Colette, in a borrowed caftan, tiptoed through the sleeping palace. At every turn, she expected a powerful eunuch to catch her. Yet the palace was strangely unguarded and she crept about unimpeded. At last, she came to a lovely garden at the very heart of the palace. A large white moon lit up the fruit trees and lush flowers. Their sweet scents drifted on the warm air.

Enormous carved doors painted in gold stood at all the corners of the garden. She pivoted, unsure what waited behind each one. A secret box, an angry soldier, or the sultan enjoying his concubines?

A tree ruffled, a bird flew away, and out of the shadows appeared the sultan. The moon’s light glinted on his sword. Colette cried out. In a graceful motion, like a leaping panther, his hand was on her mouth and his powerful chest against her back.

“Don’t awaken the palace,” he growled. “Come to find the secret box, have you? Do you truly think it will set you free?”

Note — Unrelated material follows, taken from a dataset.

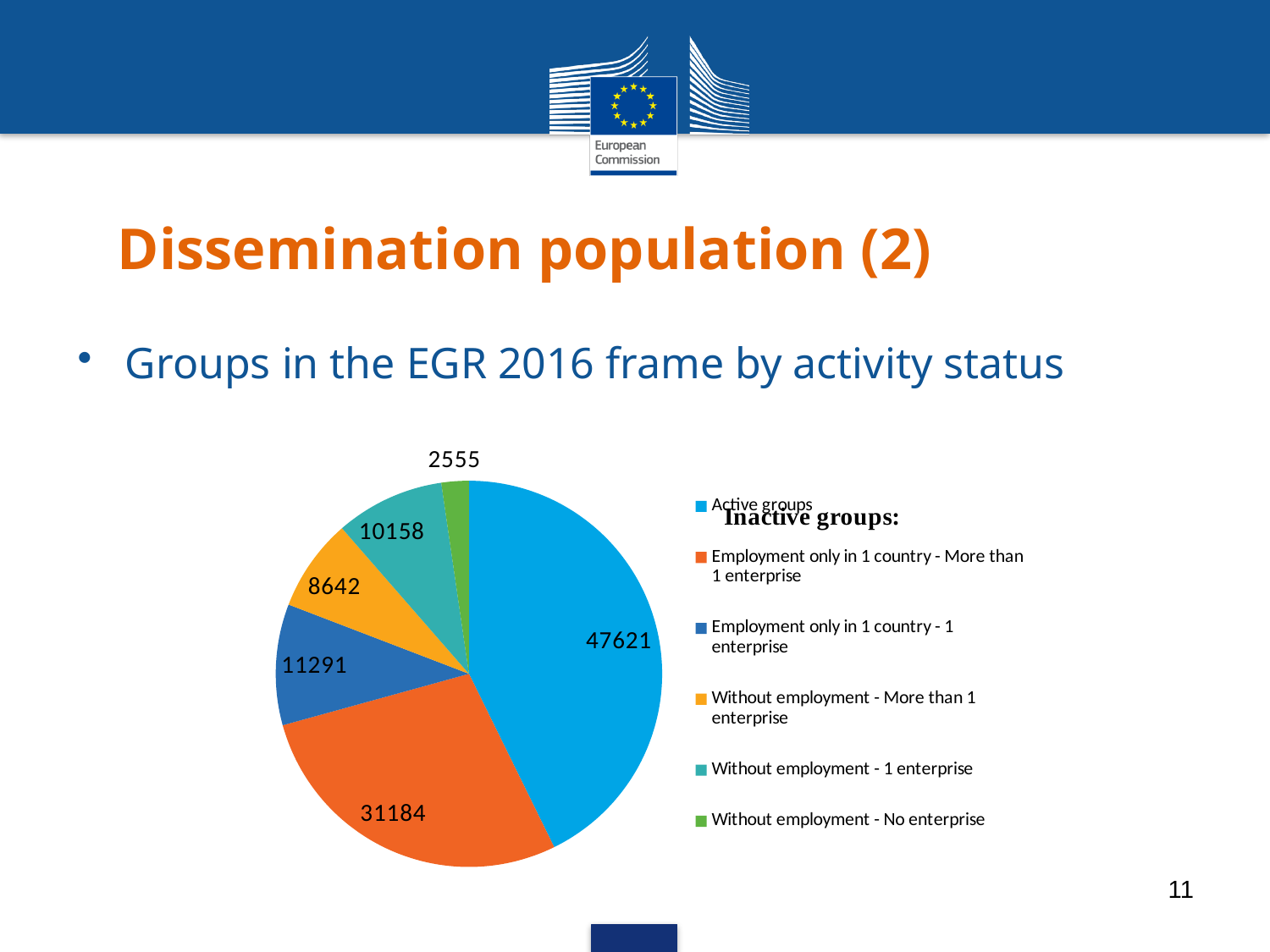
What is the difference between the value for Active groups and the value for 'Employment only in 1 country - More than 1 enterprise'? 16437 What value is shown for Active groups in the pie chart? 47621 What type of chart is shown on the slide? Pie chart What value is shown for 'Without employment - No enterprise'? 2555 What is the total of all the values shown in the pie chart? 111451 How many entries does the legend of the pie chart list? 6 Which category has the largest slice of the pie chart? Active groups What value is shown for 'Without employment - 1 enterprise'? 10158 How many slices does the pie chart have? 6 What value is shown for 'Employment only in 1 country - More than 1 enterprise'? 31184 Which is larger: 'Employment only in 1 country - 1 enterprise' or 'Without employment - More than 1 enterprise'? Employment only in 1 country - 1 enterprise Which category has the smallest slice of the pie chart? Without employment - No enterprise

He released her and spun her around to look at him. The pale moonlight softened his brutish features. His eyes glowed through the darkness.

“How did you know I was coming for the box?”

“My spies told me. I called off my guards and had the tigers caged for the evening. Then I waited.”

He strode to a door framed by lemon trees. From within his sash he produced a key and opened the door to reveal a tiny room holding a red and gold painted table on which rested an unadorned wooden box.

He gestured with his sword. “Open it. You, the lover of secrets. Let me not stop you.”

She hesitated. What game was this?

He laughed, low and rich, as he approached her. “Ah, but you fear the power of secrets now. What waits in this box you will never forget. What good is your free body if your heart and mind are forever enslaved by this secret?”

Colette’s gaze lit on the sultan and then the garden’s entrance.

“What will you find if you run from me?” He caressed her cheek. “Will you go home only to learn that it has been destroyed by another evil man who desires the secret to your Greek Fire? Where will you find safety? Where will you find freedom? Perhaps it is in the box. Open it and see what you find.”